China's healthcare reform plan will create a huge potential market for health-services providers, pharmaceutical companies and insurers.
"There are still more than 200 million people not covered by basic medical insurance. That will be the priority of the government over the next three years," Hu Xiaoyi, deputy minister of Human Resources and Social Security, said Wednesday.
The 850-billion-yuan (US$124.3-billion) reform plan encourages the government to purchase medical insurance services and explore ways to involve qualified commercial insurers to provide medical care services.
Li Yongquan, president of PICC Health Insurance Co Ltd, said the new policy will boost professional medical insurance services.
"It is necessary to encourage and support professional health insurance in order to improve the healthcare system," Li said.
The new health plan also calls for limiting the mark-up that hospitals and drug distributors can charge, and tries to regulate the price difference between patent and generic drugs.
Feng Haifeng, clinical trial manager of Cihna Otsuica Pharmaceutical Corporation, said: "The price of generic drugs is much cheaper than the price of patented drugs. For instance, the patented Japanese high blood pressure drug DONAR costs a patient 30 yuan a day, while the same generic drug just costs 8 yuan."

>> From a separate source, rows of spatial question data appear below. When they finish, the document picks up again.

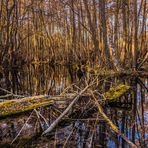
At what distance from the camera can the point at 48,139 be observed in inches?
214

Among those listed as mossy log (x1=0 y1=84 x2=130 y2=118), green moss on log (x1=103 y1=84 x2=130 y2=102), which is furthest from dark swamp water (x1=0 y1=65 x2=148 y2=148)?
green moss on log (x1=103 y1=84 x2=130 y2=102)

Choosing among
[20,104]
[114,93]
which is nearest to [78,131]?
[20,104]

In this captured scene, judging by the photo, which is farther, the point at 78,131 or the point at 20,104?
the point at 20,104

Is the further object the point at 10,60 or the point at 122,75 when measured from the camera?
the point at 10,60

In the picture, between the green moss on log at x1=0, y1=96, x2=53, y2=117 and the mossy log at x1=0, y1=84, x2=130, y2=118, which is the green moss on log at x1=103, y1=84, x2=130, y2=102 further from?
the green moss on log at x1=0, y1=96, x2=53, y2=117

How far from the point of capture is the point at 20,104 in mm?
6734

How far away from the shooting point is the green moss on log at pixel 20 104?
252 inches

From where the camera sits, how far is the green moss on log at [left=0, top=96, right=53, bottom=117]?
6404mm

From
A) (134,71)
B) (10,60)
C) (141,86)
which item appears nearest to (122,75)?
(134,71)

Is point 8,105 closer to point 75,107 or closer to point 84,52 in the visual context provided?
point 75,107

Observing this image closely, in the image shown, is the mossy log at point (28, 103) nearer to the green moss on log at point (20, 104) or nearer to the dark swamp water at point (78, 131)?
the green moss on log at point (20, 104)

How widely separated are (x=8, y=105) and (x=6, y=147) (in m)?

"I think the government's policy is aimed at encouraging domestic pharmaceutical factories to produce more generic drugs," he said.
Peng Sen, vice-director of the National Development and Reform Commission, said: "We will gradually cut the profit margin of drugs sold at medical institutions ... and implement zero profit margin for drugs sold at public clinics."
Howard Sui, managing director of pharmaceutical giant Merck Serono China, said the action plan will prompt "more residents to buy medicine since they will be covered by medical insurance".
The reform calls for the central government to fork out 330 billion yuan, or 40 percent of the cost of the program, through 2011, up from 23 percent in the past three years.
The shift in priorities to treatment and prevention means substantial demand for ultrasound and electrocardiogram machines, according to Frost & Sullivan's research.
As well, the new investment in health reform will generate at least US$1.5 billion in spending on safe ware, said Matt Wang, vice-president of IBM China, as 1,000 hospitals spend at least US$1.5 million each to set up electronic medical record and history cards.